Sitting beside an open window with a warm light filling his darkened study, an elderly scholar wearing a dark blue velvet beret and an amber fur-trimmed tabbaard, the traditional dress of a scholar, quietly concentrates on sharpening his quill.1 His deep-set eyes are cast downward as his fingers nimbly guide the knife’s blade across the tip of the pen. The open book lying before him suggests that that he will soon resume writing, possibly about worldly matters since a large terrestrial globe stands on the table to his left. Behind him, a thick brown curtain has been swept over the windowpane, its heavy folds rendered in broad, sweeping brushstrokes.
The pictorial character of Scholar in His Study reflects the influence of Ferdinand Bol (1616–80), with whom the German-born Godfrey Kneller apprenticed in Amsterdam in the mid-1660s.2 Bol represented a scholar in his study several times in the 1640s and 1650s, as in the Leiden Collection’s Man with a Book, 1644 (FB-100), and Old Man with a Globe, ca. 1650, in the Hermitage (fig 1).3 Bol’s intimate compositions, delicate rendering of the details of the scholars’ dress and attributes, and his subtle use of chiaroscuro provided Kneller with a compositional and stylistic models. Kneller likewise took great care in rendering the various textures of fabric and the way that light falls over its surfaces, evident, for example, in the highlights that reveal the softness of the velvet beret. Kneller’s tightly cropped composition and the frontal pose of the scholar contribute to the painting’s immediacy, as does his assured, vibrant brushwork.
The theme of a scholar sharpening his quill was introduced to Dutch art in Leiden by Gerrit Dou (1613–75) in the late 1620s.4 Dou’s pupil Frans van Mieris (1635–81) depicted the subject in the early 1650s (fig 2), a painting that Kneller may have known from his student years in Leiden.5 Much as with Kneller’s scholar, Van Mieris’s bearded, elderly scholar sharpens his quill with great concentration and patience. He is situated within a stone niche and is seated before a table with a large, open book and a globe. A curtain has been pulled aside to reveal the scene, evoking a sense of intimacy that Kneller has similarly conveyed.

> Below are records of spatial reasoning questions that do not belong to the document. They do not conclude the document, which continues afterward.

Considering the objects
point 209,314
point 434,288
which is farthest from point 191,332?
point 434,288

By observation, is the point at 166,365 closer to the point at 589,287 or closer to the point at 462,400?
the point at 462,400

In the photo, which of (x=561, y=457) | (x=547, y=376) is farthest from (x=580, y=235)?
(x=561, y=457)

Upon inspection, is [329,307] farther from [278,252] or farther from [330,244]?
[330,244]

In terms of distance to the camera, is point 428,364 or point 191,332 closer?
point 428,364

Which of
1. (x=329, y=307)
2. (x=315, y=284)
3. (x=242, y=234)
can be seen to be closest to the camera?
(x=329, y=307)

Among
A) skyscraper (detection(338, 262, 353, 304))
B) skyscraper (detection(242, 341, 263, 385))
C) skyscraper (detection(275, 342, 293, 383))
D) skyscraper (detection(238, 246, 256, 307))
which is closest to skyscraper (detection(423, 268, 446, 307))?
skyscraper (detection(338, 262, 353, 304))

The theme of the quill cutter served as an emblem of diligent practice, forming, together with education and natural talent, the ideal components of a scholar’s—or artist’s—training.6 The diligence with which the scholar performs his task makes him a model of scholarly virtue.7
Early in his career Kneller portrayed the theme of a scholar in his study on a number of occasions.8 In the Bader collection’s A Scholar in an Interior, ca. 1668, he similarly depicted the elderly scholar seated in the foreground of his image.9 Kneller also represented the scholar in his study in paintings in Lübeck and Paris (fig 3).10 In the Louvre painting the scholar looks thoughtfully into the distance, his gaze passing by a table filled with books, a globe, a musical instrument, armor, a skull and a candle. This work differs from Scholar in His Study in the complexity of its composition and in its vanitas connotations. The relative simplicity of the composition of the Leiden Collection painting suggests that this charmingly atmospheric work was among the first of Kneller’s portrayals of scholars that he made in the late 1660s.